◆ **EXERCISE BRIEF**
Extract every line of the items below verbatim, leaving nothing out.

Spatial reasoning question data
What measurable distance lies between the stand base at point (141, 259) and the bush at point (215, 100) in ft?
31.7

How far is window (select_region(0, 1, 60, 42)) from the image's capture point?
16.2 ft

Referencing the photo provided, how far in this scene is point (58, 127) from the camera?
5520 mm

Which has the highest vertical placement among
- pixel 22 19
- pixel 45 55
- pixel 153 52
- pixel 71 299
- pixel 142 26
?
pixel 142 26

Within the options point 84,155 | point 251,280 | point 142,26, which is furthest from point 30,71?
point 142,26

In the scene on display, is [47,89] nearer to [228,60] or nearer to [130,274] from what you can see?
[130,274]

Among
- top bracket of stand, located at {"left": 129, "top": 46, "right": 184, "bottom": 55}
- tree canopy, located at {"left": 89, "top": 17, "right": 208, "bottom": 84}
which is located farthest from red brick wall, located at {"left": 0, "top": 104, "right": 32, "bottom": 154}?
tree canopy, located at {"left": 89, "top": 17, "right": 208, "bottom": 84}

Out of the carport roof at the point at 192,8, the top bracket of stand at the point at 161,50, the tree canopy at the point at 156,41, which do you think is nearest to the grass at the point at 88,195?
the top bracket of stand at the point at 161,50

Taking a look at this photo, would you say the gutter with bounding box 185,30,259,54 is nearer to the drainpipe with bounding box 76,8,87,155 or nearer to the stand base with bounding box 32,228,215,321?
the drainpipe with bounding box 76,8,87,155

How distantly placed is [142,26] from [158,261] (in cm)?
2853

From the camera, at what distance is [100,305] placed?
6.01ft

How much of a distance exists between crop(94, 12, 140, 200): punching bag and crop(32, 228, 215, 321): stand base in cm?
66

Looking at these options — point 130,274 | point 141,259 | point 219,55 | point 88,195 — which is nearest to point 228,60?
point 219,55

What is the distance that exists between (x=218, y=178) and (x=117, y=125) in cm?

◆ **RESULT OF THE EXERCISE**
What measurable distance lies between the stand base at point (141, 259) and the bush at point (215, 100) in ft?
31.7

How far is window (select_region(0, 1, 60, 42)) from the image's capture point?
16.2 ft

Referencing the photo provided, how far in this scene is point (58, 127) from the camera?
5520 mm

Which has the highest vertical placement among
- pixel 22 19
- pixel 45 55
- pixel 153 52
- pixel 71 299
- pixel 142 26
?
pixel 142 26

Within the options point 84,155 | point 251,280 | point 142,26, which is furthest from point 30,71?
point 142,26

In the scene on display, is [47,89] nearer to [228,60] or nearer to [130,274] from what you can see?
[130,274]

Among
- top bracket of stand, located at {"left": 129, "top": 46, "right": 184, "bottom": 55}
- tree canopy, located at {"left": 89, "top": 17, "right": 208, "bottom": 84}
which is located farthest from red brick wall, located at {"left": 0, "top": 104, "right": 32, "bottom": 154}?
tree canopy, located at {"left": 89, "top": 17, "right": 208, "bottom": 84}

Out of the carport roof at the point at 192,8, the top bracket of stand at the point at 161,50, the tree canopy at the point at 156,41, which do you think is nearest to the grass at the point at 88,195?
the top bracket of stand at the point at 161,50

Taking a look at this photo, would you say the gutter with bounding box 185,30,259,54 is nearer to the drainpipe with bounding box 76,8,87,155 or nearer to the stand base with bounding box 32,228,215,321?
the drainpipe with bounding box 76,8,87,155

How distantly placed is [142,26] from [158,261] (in cm)?
2853

From the camera, at what distance is [100,305] placed?
6.01ft

How much of a distance exists between crop(94, 12, 140, 200): punching bag and crop(32, 228, 215, 321): stand base in cm?
66

Looking at these options — point 130,274 | point 141,259 | point 219,55 | point 88,195 — which is nearest to point 228,60?
point 219,55

What is the distance that exists between (x=218, y=178) and (x=117, y=125) in cm?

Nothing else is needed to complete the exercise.